- _Task details_
Write out every line below that includes the word "United".

** Excerpted records follows **

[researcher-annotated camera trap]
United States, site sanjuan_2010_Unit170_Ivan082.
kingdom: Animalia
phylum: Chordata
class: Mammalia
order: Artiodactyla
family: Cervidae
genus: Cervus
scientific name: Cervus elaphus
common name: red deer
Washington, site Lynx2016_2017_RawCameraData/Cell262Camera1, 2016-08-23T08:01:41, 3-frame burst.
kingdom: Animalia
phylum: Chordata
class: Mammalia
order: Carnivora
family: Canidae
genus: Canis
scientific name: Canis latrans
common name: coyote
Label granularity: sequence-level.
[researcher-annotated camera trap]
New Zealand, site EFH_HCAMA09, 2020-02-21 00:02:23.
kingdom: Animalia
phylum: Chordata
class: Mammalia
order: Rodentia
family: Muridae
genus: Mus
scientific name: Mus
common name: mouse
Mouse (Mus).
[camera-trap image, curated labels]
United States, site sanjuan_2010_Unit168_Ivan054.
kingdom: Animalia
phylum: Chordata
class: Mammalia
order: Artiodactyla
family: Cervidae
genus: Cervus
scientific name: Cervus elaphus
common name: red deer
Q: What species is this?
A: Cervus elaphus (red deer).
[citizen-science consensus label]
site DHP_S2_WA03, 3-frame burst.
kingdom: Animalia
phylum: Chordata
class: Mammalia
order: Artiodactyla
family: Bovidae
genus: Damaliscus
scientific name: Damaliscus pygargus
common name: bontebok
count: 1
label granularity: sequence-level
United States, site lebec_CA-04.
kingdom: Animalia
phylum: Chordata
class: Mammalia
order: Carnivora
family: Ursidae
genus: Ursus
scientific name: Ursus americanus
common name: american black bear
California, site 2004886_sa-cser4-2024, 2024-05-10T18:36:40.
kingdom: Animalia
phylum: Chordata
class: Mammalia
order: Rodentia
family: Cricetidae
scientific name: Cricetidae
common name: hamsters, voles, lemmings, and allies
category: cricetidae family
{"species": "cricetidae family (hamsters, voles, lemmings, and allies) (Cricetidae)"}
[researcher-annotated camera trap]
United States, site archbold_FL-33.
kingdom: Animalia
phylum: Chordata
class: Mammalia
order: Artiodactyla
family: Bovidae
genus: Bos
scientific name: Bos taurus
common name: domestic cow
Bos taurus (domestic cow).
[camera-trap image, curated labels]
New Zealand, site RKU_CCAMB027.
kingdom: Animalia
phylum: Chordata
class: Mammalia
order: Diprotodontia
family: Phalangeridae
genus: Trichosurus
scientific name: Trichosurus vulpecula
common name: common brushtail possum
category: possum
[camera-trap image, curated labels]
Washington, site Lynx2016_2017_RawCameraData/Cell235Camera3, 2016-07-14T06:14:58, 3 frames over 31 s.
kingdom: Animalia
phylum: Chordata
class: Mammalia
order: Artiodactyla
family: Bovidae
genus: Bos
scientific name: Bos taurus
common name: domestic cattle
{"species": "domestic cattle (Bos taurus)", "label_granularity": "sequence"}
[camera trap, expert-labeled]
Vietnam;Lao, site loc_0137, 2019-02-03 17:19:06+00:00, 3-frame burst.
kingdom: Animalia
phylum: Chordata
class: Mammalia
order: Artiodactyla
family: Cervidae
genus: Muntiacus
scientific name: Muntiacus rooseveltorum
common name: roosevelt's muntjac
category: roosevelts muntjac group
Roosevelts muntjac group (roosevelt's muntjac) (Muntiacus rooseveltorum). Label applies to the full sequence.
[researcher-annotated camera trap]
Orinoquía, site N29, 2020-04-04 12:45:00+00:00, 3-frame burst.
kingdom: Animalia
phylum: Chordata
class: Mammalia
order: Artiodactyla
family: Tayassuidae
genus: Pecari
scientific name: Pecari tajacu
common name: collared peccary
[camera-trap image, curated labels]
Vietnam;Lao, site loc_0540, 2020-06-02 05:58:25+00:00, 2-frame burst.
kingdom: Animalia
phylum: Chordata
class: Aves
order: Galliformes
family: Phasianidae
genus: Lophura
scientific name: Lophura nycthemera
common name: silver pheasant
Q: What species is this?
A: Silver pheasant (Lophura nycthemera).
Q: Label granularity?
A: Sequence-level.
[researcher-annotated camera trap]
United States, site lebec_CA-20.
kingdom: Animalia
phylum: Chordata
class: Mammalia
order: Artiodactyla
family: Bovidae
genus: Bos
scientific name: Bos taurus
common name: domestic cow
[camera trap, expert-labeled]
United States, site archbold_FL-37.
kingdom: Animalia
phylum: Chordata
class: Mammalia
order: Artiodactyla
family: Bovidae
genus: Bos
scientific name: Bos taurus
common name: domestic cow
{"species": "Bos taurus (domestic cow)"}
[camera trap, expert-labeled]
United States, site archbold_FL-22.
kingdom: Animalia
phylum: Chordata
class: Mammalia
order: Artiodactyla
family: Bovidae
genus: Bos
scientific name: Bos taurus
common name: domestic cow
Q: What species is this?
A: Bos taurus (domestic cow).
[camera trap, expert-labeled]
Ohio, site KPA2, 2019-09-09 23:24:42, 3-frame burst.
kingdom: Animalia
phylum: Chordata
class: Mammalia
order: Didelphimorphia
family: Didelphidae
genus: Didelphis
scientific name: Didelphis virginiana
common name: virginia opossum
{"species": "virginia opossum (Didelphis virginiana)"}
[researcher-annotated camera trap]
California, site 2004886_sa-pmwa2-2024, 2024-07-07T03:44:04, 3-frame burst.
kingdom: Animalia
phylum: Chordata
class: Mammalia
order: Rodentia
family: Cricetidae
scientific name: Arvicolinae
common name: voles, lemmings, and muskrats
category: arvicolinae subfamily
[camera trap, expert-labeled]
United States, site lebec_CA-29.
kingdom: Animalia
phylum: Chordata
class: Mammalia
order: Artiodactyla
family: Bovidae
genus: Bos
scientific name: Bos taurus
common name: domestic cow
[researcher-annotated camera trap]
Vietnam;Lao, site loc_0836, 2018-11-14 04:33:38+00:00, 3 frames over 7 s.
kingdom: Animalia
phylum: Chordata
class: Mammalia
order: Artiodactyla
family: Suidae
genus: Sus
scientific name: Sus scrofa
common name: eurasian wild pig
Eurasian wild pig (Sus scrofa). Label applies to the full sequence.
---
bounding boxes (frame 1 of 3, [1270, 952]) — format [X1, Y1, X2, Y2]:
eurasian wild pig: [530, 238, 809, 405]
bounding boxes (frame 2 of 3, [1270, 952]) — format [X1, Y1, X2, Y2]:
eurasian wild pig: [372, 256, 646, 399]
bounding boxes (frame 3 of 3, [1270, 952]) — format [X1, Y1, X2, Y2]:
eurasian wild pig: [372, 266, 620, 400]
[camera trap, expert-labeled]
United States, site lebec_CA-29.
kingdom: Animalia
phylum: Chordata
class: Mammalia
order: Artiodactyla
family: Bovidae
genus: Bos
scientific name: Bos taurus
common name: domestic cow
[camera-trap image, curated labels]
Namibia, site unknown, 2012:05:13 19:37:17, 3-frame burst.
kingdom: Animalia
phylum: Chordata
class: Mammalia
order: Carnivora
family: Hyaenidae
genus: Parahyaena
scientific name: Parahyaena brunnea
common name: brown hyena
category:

** End of Excerpted records **

- _Output for this exercise_
United States, site sanjuan_2010_Unit170_Ivan082.
United States, site sanjuan_2010_Unit168_Ivan054.
United States, site lebec_CA-04.
United States, site archbold_FL-33.
United States, site lebec_CA-20.
United States, site archbold_FL-37.
United States, site archbold_FL-22.
United States, site lebec_CA-29.
United States, site lebec_CA-29.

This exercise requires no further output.